WHAT THIS TASK INVOLVES: With pictures removed, the data below should be returned exactly.

EXERCISE DATA:
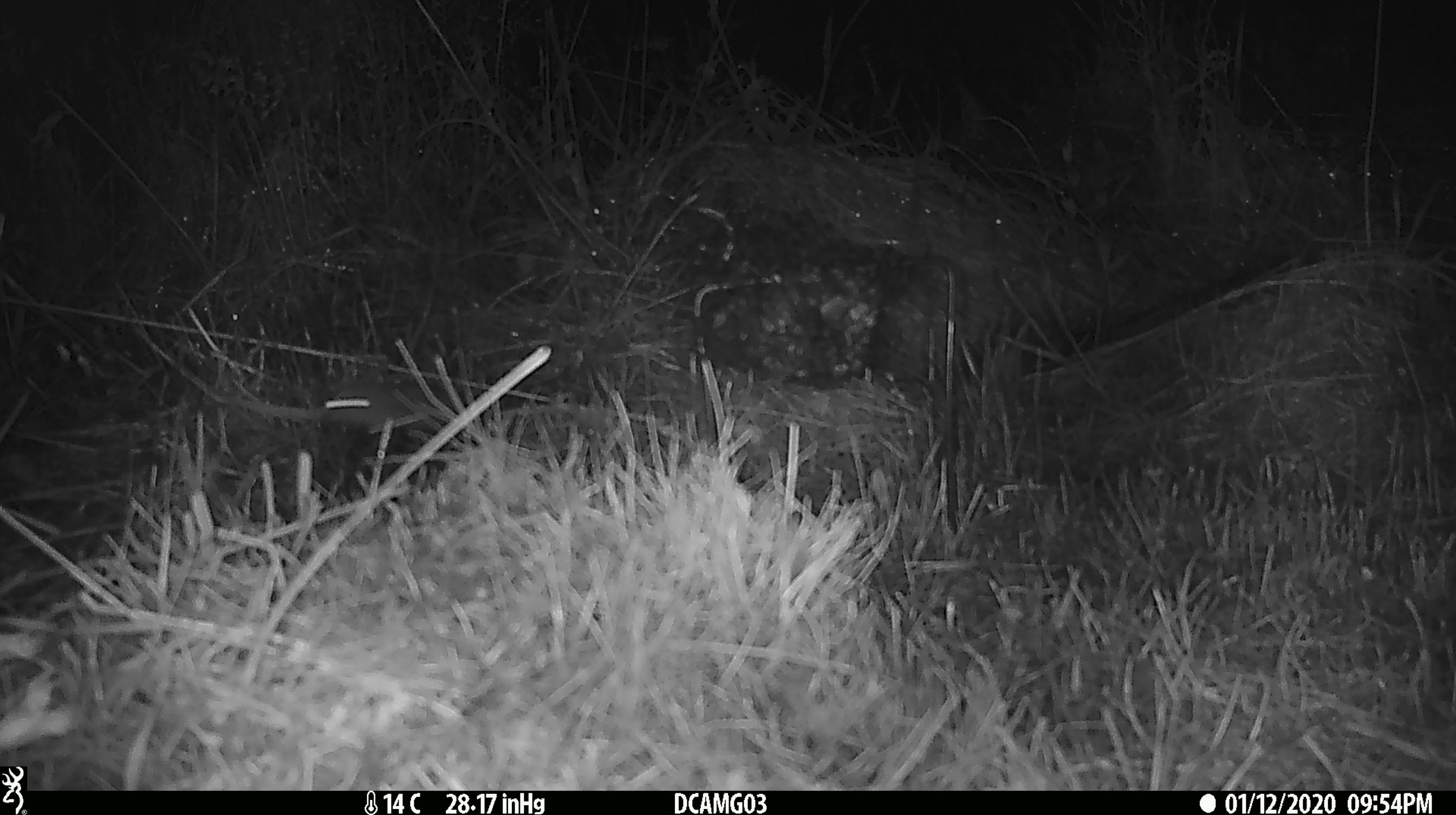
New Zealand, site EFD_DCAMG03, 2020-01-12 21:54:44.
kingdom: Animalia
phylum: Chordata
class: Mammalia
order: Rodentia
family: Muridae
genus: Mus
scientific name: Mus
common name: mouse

TASK RESPONSE:
New Zealand, site EFD_DCAMG03, 2020-01-12 21:54:44.
kingdom: Animalia
phylum: Chordata
class: Mammalia
order: Rodentia
family: Muridae
genus: Mus
scientific name: Mus
common name: mouse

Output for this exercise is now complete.